I prefer to think that the bitnes of general registers is enough to determine the x-bit cpu property.
The funny thing is intel itself defines cpu bitness by using different criteria from time to time. if you look at the official intel doc it says
8088 is 8-bit hmos microprocessor
( i suppose they defined 8-bit cpu based on 8-bit data bus interface. remember this criteria). At the same time they say at the same document that the cpu has
16-bit internal architecture
Thats funny.. 8-bit cpu with 16-bit internal architecture.

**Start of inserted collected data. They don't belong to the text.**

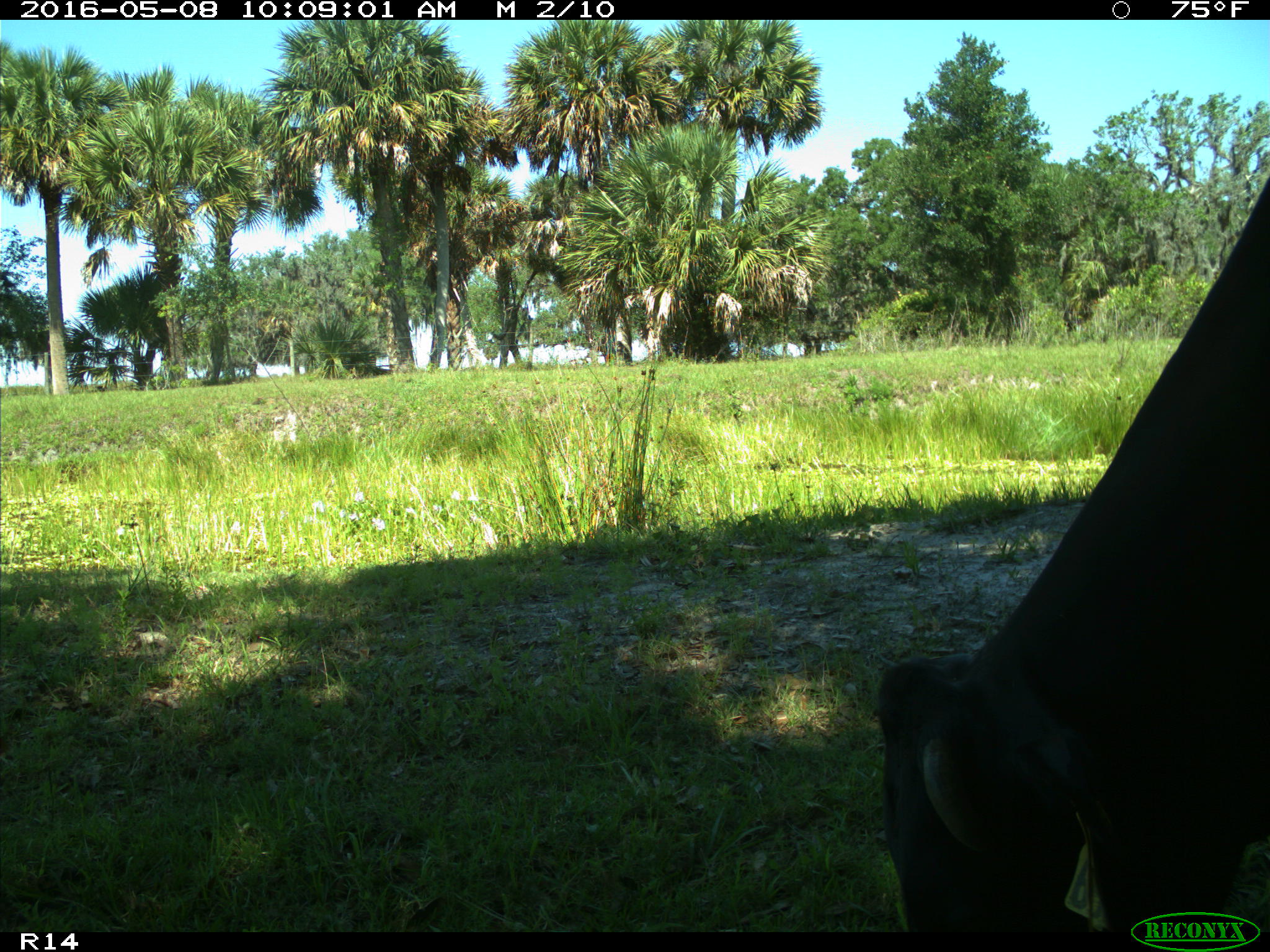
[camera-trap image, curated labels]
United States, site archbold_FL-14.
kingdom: Animalia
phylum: Chordata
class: Mammalia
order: Artiodactyla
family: Bovidae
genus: Bos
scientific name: Bos taurus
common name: domestic cow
Bos taurus (domestic cow).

Okey. Lets look at another example Intel pentium 510.
They say it is
32-bit microprocessor
the cpu has 64-bit data bus, so based on previous example we would need to say that intel 510 is 64-bit cpu however it is wrong.
The conclusion - to determine cpu bitness look at the size of general registers.
I have a small confusion.
When we talk about 32-bit architecture and 64-bit architecture what do we actually mean. Do we mean that a 32 bit architecture has 32 bit registers OR 32 bit address-bus OR 32-bit data bus.

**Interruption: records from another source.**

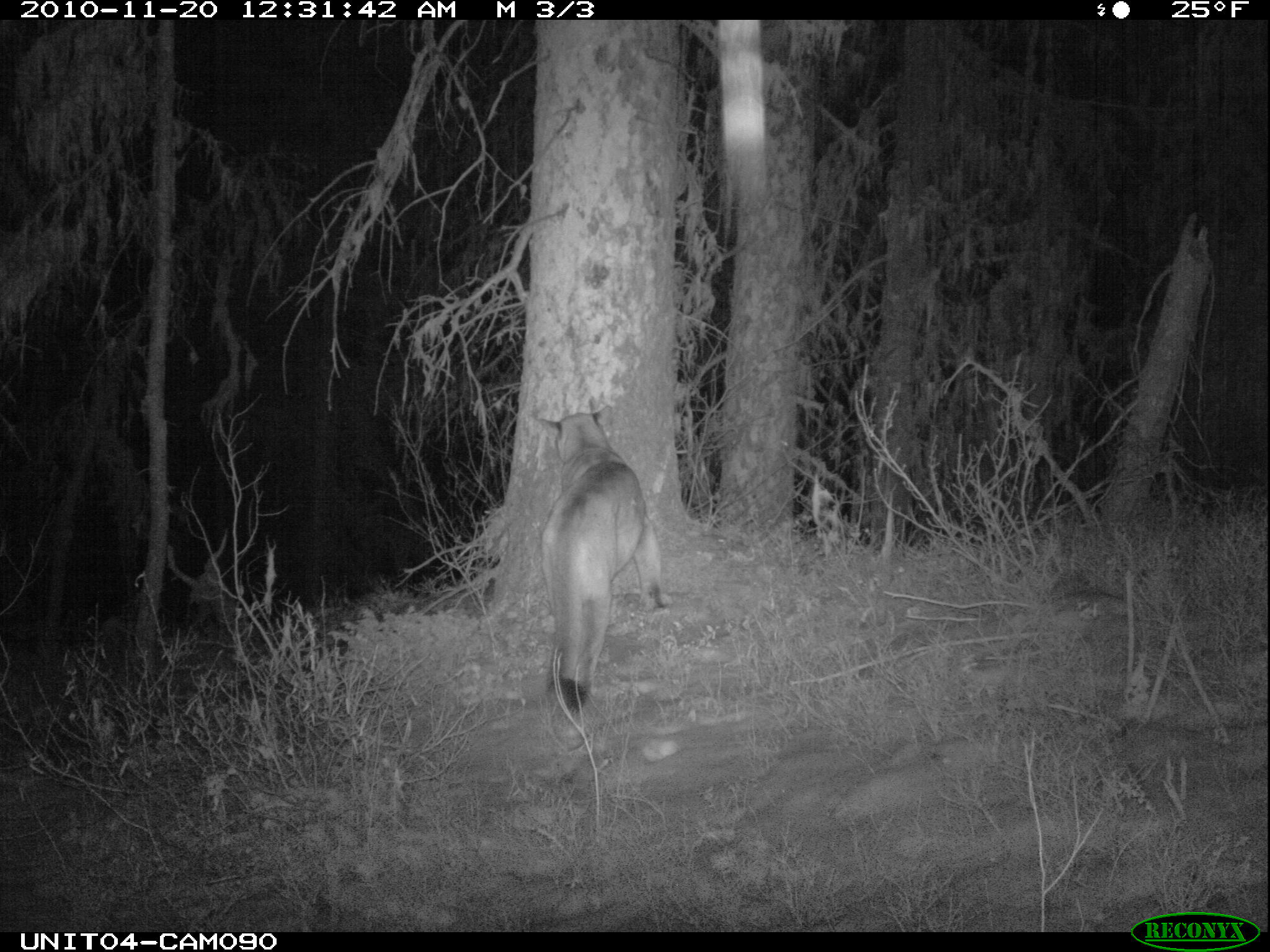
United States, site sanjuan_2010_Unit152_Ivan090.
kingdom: Animalia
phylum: Chordata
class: Mammalia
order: Carnivora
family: Felidae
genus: Puma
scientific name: Puma concolor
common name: mountain lion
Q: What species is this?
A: Puma concolor (mountain lion).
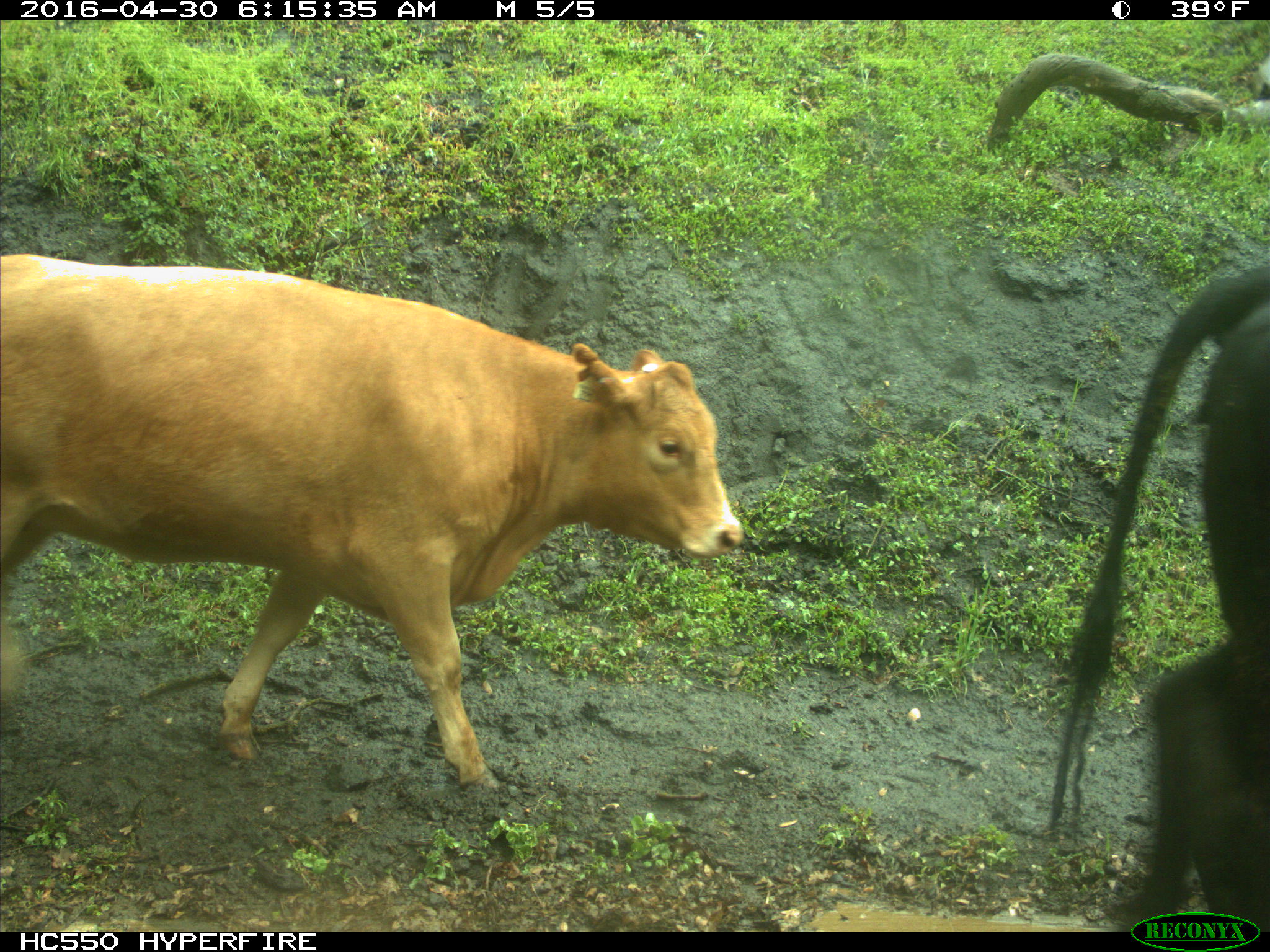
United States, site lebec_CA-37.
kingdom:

What is generally implied?
I would say that usually, this would mean that a 64-bit system has 64-bit address registers. In modern systems, data registers are usually at least as large as the address registers, so the data registers and data bus would likely be equivalently sized.
A 64-bit system, however, usually does not have a 64-bit address bus. There's no point, since there hasn't been enough RAM manufactured in the history of the planet to need a full 64 bit physical address bus. A given system will have a maximum amount of physical RAM that it can address, based on the width of its address bus.

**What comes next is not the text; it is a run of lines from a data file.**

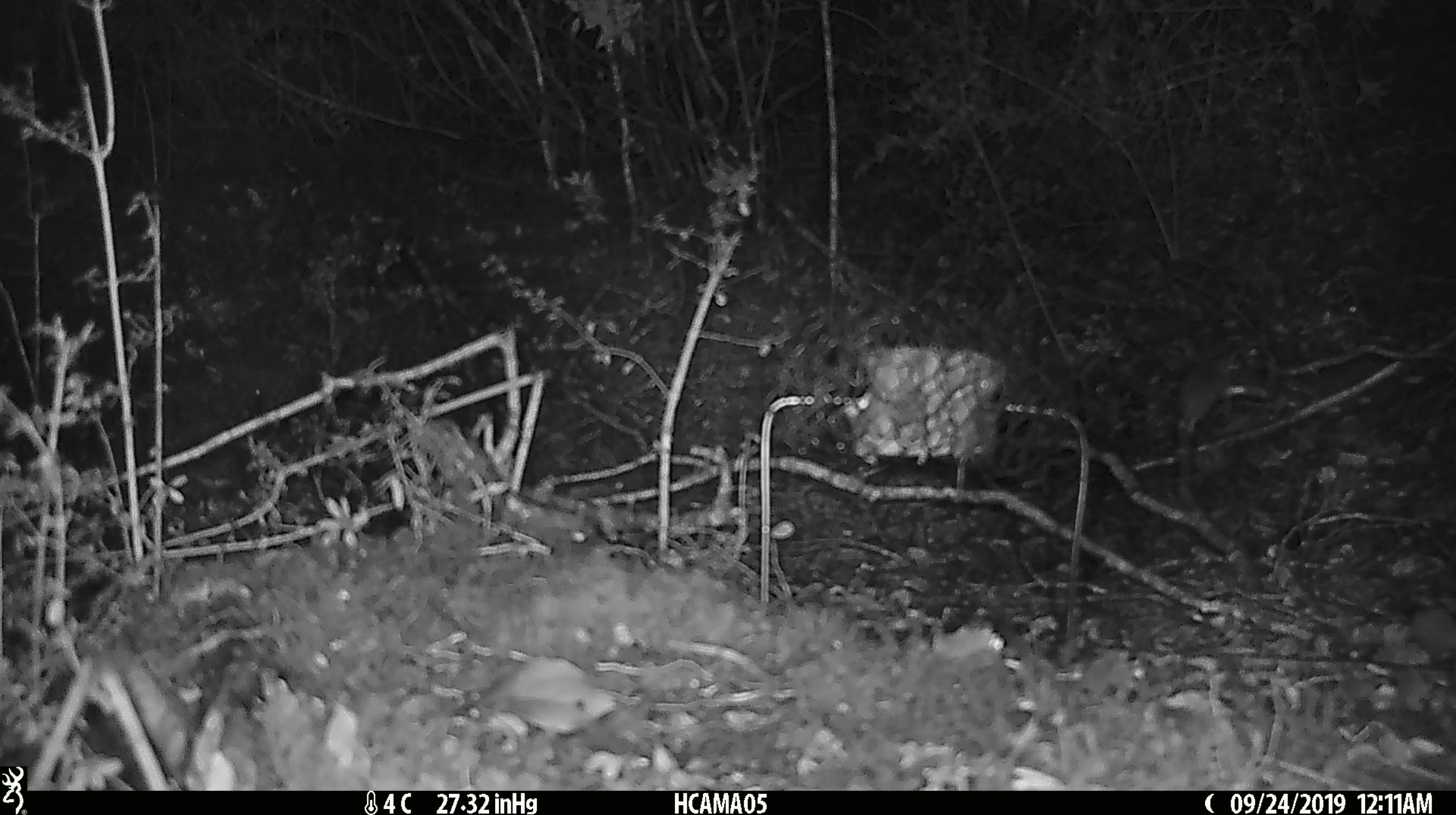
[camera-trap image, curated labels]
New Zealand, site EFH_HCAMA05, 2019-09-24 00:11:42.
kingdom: Animalia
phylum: Chordata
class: Mammalia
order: Rodentia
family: Muridae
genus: Mus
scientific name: Mus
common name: mouse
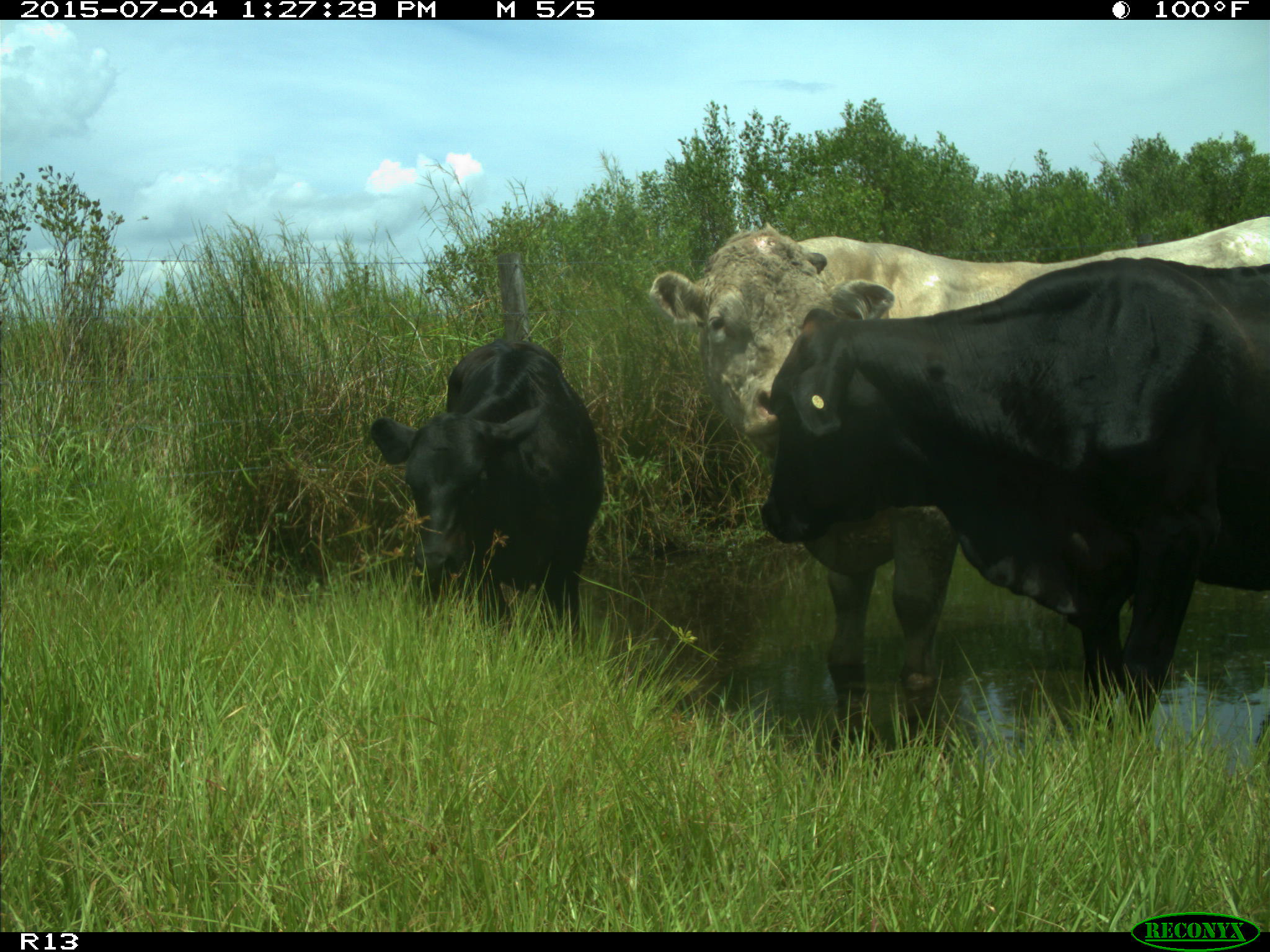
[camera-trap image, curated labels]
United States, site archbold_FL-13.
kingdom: Animalia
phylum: Chordata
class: Mammalia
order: Artiodactyla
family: Bovidae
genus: Bos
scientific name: Bos taurus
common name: domestic cow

We mean that we have 64 bit of address space for programs.
This usually means that we have 64 bit registers in the CPU (makes sense to have the registers in pointer size) and so on...
a 32 bit architecture means that the ALU (description) is capable of computing 32-bit words. The databus (width) and the registers are included in this definition, as well as adressing.
It means that the registers and stack (!) have a width of 32/64 bits. Address-spaces are often much smaller, see here:
In principle, a 64-bit microprocessor can address 16 exabytes of memory. In practice, it is less than that.
For example, the AMD64 architecture as of 2011 allows 52 bits for physical memory and 48 bits for virtual memory.
wikipedia-link
Well! Thanks a lot for your inputs.
After reading through a lot of articles and online material, I think now I my confusion is no more.
So I would like to briefly summarize.
n-bit CPU:
An n-bit CPU only means that it has n-bit registers which implies an n-bit word size. Don't give a second thought on address/data bus size.
As an example, consider Motorola 68000 processor - which comes in a 32-bit variant ie it is called a 32-bit processor but it has 16-bit data bus and 24-bit address bus. Due to its 24-bit address bus, it can address only 2^24 ie 16 MB of RAM.
Address bus only tells how much RAM can be addressed whereas data bus tells how many units of data can be transferred in one cycle.
68000 processor can thus transact only 2 Bytes of data due to 16 bits in data bus.